## YOUR INSTRUCTIONS
Please rewrite the records below with every "drainpipe" changed to "downspout" and nothing else altered, and leave the pictures out of your answer.

━━━ DATA LISTING ━━━

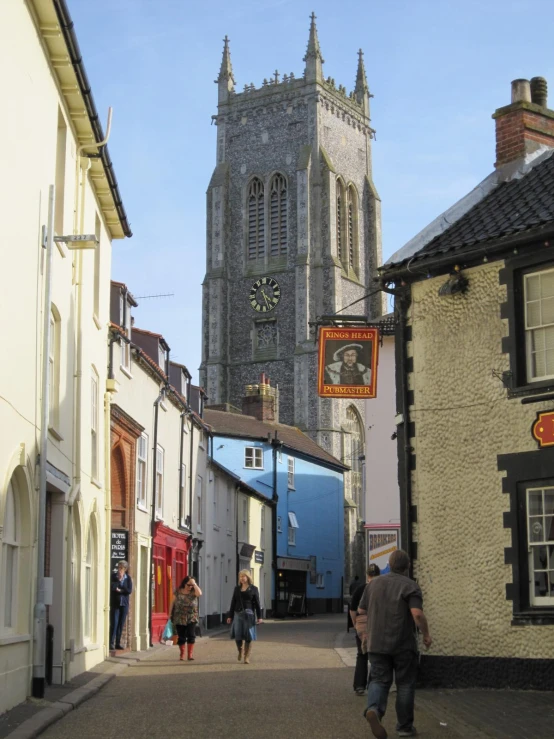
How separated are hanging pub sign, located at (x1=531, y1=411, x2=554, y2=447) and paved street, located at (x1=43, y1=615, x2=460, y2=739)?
382cm

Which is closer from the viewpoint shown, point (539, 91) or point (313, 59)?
point (539, 91)

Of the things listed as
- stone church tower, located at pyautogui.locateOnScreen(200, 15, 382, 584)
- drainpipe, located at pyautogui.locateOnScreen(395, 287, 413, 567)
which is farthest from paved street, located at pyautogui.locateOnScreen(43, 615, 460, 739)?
stone church tower, located at pyautogui.locateOnScreen(200, 15, 382, 584)

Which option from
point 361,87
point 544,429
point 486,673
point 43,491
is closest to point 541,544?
point 544,429

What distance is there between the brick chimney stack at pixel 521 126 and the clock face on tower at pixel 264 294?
6543 cm

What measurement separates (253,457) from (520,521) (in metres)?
40.7

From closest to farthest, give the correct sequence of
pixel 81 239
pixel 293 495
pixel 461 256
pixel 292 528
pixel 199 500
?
pixel 81 239
pixel 461 256
pixel 199 500
pixel 292 528
pixel 293 495

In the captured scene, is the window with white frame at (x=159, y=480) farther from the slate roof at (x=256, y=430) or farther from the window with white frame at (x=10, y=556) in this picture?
the slate roof at (x=256, y=430)

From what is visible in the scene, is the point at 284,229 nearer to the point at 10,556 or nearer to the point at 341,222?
the point at 341,222

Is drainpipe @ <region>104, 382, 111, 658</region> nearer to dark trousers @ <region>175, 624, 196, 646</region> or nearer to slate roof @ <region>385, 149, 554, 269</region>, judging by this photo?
dark trousers @ <region>175, 624, 196, 646</region>

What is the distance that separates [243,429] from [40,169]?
44.0 meters

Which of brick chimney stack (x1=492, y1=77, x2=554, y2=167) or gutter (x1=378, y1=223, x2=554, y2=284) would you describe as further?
brick chimney stack (x1=492, y1=77, x2=554, y2=167)

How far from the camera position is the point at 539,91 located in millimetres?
20984

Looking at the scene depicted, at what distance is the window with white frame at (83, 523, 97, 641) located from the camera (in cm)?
1905

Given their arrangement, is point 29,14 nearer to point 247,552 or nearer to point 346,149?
point 247,552
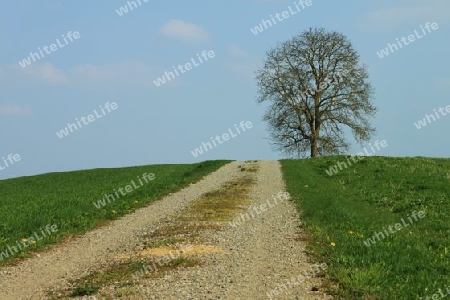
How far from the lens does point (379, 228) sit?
14641 millimetres

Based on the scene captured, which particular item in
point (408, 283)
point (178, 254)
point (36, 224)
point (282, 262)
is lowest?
point (408, 283)

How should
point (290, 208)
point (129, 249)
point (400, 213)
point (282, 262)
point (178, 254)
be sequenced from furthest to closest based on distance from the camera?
1. point (290, 208)
2. point (400, 213)
3. point (129, 249)
4. point (178, 254)
5. point (282, 262)

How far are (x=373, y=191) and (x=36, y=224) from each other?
15.9 metres

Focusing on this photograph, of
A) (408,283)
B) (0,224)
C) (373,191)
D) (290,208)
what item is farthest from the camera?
(373,191)

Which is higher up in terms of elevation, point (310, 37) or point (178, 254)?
point (310, 37)

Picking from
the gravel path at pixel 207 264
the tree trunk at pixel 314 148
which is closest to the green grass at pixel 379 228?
the gravel path at pixel 207 264

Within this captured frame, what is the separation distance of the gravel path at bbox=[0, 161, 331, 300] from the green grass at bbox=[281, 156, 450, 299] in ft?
2.20

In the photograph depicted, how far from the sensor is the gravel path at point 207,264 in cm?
859

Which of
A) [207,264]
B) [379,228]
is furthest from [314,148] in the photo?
[207,264]

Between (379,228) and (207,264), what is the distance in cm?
668

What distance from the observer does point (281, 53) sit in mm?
59000

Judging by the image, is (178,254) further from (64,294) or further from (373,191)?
(373,191)

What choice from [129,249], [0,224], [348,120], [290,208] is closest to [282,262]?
[129,249]

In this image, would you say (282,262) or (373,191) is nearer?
(282,262)
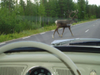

━━━

## THE COMPLETED TASK
How separated are hanging pub sign, located at (x1=531, y1=411, x2=554, y2=447) and paved street, located at (x1=43, y1=615, x2=460, y2=739)?
382cm

Which is closer from the viewpoint shown, point (539, 91) or point (313, 59)?
point (539, 91)

Of the things listed as
- stone church tower, located at pyautogui.locateOnScreen(200, 15, 382, 584)
- downspout, located at pyautogui.locateOnScreen(395, 287, 413, 567)
which is farthest from paved street, located at pyautogui.locateOnScreen(43, 615, 460, 739)?
stone church tower, located at pyautogui.locateOnScreen(200, 15, 382, 584)

Which option from
point 361,87
point 544,429
point 486,673
point 43,491
is closest to point 541,544?
point 544,429

What distance is there between the brick chimney stack at pixel 521 126 and the clock face on tower at pixel 264 294?
6543 cm

What measurement separates (253,457) from (520,521) (in metres)?
40.7

From closest to farthest, give the correct sequence of
pixel 81 239
pixel 293 495
pixel 461 256
pixel 292 528
pixel 199 500
?
pixel 81 239
pixel 461 256
pixel 199 500
pixel 292 528
pixel 293 495

In the captured scene, is the window with white frame at (x=159, y=480) farther from the slate roof at (x=256, y=430) or farther from the window with white frame at (x=10, y=556) in this picture?
the slate roof at (x=256, y=430)

From what is visible in the scene, is the point at 284,229 nearer to the point at 10,556 or nearer to the point at 341,222?
the point at 341,222

Is downspout @ <region>104, 382, 111, 658</region> nearer to dark trousers @ <region>175, 624, 196, 646</region> or nearer to slate roof @ <region>385, 149, 554, 269</region>, judging by this photo?
dark trousers @ <region>175, 624, 196, 646</region>

What is the distance that separates [243,429] from [40,169]?
44.0 meters

Which of brick chimney stack (x1=492, y1=77, x2=554, y2=167) or gutter (x1=378, y1=223, x2=554, y2=284) would you describe as further?
brick chimney stack (x1=492, y1=77, x2=554, y2=167)

How far from the camera position is the point at 539,91 located in millimetres?
20984

Looking at the scene depicted, at what distance is the window with white frame at (83, 523, 97, 641) located from the camera (in cm)?
1905

Given their arrangement, is point 29,14 nearer to point 247,552 or nearer to point 346,149?
point 247,552
How far from the lens does point (379, 228) sit?
14641 millimetres

Based on the scene captured, which particular item in
point (408, 283)
point (178, 254)
point (36, 224)
point (282, 262)
is lowest?
point (408, 283)

How should
point (290, 208)
point (129, 249)
point (400, 213)
point (282, 262)
point (178, 254)
be sequenced from furthest to closest based on distance from the camera?
1. point (290, 208)
2. point (400, 213)
3. point (129, 249)
4. point (178, 254)
5. point (282, 262)

How far are (x=373, y=191) and (x=36, y=224) from each other?
15.9 metres

Focusing on this photograph, of
A) (408,283)
B) (0,224)
C) (373,191)
D) (290,208)
what item is farthest from the camera?
(373,191)

Which is higher up in terms of elevation, point (310, 37) or point (178, 254)?
point (310, 37)

Picking from
the gravel path at pixel 207 264
the tree trunk at pixel 314 148
which is closest to the green grass at pixel 379 228?
the gravel path at pixel 207 264

Within this captured frame, what is the separation distance of the gravel path at bbox=[0, 161, 331, 300] from the green grass at bbox=[281, 156, 450, 299] in ft?
2.20

In the photograph depicted, how far from the sensor is the gravel path at point 207,264 in cm?
859

Which of
A) [207,264]
B) [379,228]
is furthest from [314,148] in the photo?
[207,264]

Between (379,228) and (207,264), what is the distance in cm?
668

What distance from the observer does point (281, 53) sit in mm?
59000

Judging by the image, is (178,254) further from (64,294) or further from (373,191)?
(373,191)

What choice from [129,249], [0,224], [348,120], [290,208] is closest to [282,262]?
[129,249]

In this image, would you say (282,262) or (373,191) is nearer?
(282,262)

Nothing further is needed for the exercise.